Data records

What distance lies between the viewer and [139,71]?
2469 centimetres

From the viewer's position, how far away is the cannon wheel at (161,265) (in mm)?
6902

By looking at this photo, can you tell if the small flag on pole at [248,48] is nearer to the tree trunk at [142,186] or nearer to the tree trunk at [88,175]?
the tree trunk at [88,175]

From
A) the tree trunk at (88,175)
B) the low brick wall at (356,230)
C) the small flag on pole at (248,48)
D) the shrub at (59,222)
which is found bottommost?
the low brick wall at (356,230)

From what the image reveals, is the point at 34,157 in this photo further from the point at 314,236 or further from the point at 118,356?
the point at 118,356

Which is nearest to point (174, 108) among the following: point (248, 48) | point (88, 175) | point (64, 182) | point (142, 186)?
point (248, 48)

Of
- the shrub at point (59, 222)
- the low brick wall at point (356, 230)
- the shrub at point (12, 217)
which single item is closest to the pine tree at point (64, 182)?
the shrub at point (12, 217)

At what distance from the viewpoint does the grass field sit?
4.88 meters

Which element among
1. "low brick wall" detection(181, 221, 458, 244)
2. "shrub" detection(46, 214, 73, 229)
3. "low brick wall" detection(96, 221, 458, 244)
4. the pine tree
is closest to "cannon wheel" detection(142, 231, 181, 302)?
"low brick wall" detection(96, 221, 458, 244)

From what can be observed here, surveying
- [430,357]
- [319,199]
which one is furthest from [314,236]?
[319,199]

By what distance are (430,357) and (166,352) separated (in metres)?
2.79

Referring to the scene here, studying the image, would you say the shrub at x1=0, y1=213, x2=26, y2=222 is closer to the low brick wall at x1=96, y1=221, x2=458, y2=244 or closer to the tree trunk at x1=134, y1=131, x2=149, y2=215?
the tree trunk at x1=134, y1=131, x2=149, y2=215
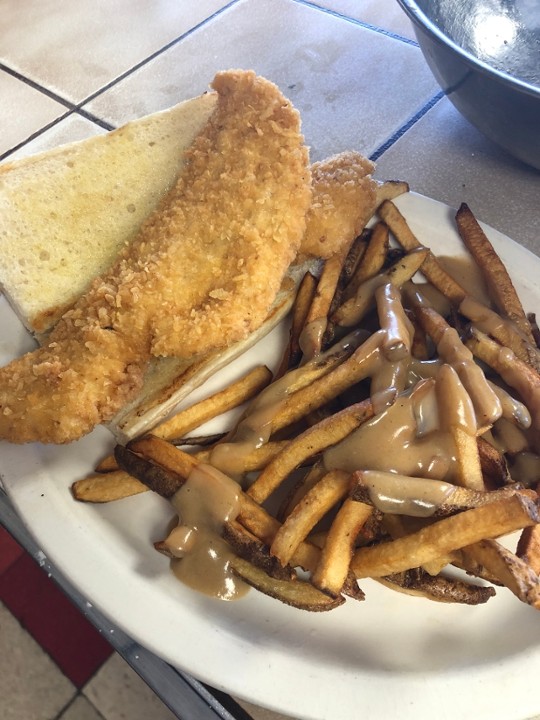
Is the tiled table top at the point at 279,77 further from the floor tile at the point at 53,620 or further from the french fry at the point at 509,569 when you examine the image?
the floor tile at the point at 53,620

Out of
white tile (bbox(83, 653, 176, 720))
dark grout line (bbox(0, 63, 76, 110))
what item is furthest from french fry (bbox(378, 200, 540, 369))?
dark grout line (bbox(0, 63, 76, 110))

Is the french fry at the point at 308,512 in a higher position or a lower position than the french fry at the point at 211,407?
lower

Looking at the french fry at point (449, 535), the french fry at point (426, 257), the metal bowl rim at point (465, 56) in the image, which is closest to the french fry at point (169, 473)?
the french fry at point (449, 535)

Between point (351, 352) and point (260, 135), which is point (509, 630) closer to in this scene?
point (351, 352)

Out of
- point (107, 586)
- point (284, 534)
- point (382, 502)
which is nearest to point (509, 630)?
point (382, 502)

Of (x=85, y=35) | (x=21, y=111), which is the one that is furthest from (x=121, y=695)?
(x=85, y=35)

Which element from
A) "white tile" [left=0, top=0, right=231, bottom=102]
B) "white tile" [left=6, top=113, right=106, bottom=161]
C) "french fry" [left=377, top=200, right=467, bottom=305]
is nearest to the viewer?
"french fry" [left=377, top=200, right=467, bottom=305]

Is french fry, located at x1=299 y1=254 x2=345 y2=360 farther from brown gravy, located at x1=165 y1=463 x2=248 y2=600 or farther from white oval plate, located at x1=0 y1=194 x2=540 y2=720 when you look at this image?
white oval plate, located at x1=0 y1=194 x2=540 y2=720
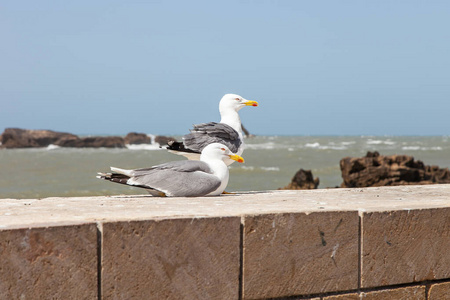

[Requirements] Print the stretch of rows from the very start through the line that contains "4.88 meters", including both ends, reproducing each line verbatim.

[Answer below]
What distance lies between the viewer and [139,71]?
2469 centimetres

From the viewer's position, how far away is the cannon wheel at (161,265) (in mm)?
6902

By looking at this photo, can you tell if the small flag on pole at [248,48] is nearer to the tree trunk at [142,186] or nearer to the tree trunk at [88,175]?
the tree trunk at [88,175]

From
A) the tree trunk at (88,175)
B) the low brick wall at (356,230)
C) the small flag on pole at (248,48)
D) the shrub at (59,222)
which is found bottommost?
the low brick wall at (356,230)

From what the image reveals, is the point at 34,157 in this photo further from the point at 314,236 or further from the point at 118,356?
the point at 118,356

Which is nearest to point (174, 108) among the following: point (248, 48) | point (88, 175) | point (64, 182) | point (142, 186)?
point (248, 48)

Of
- the shrub at point (59, 222)
- the low brick wall at point (356, 230)
- the shrub at point (12, 217)
which single item is closest to the pine tree at point (64, 182)?
the shrub at point (12, 217)

At what distance from the viewpoint does the grass field sit?
4.88 meters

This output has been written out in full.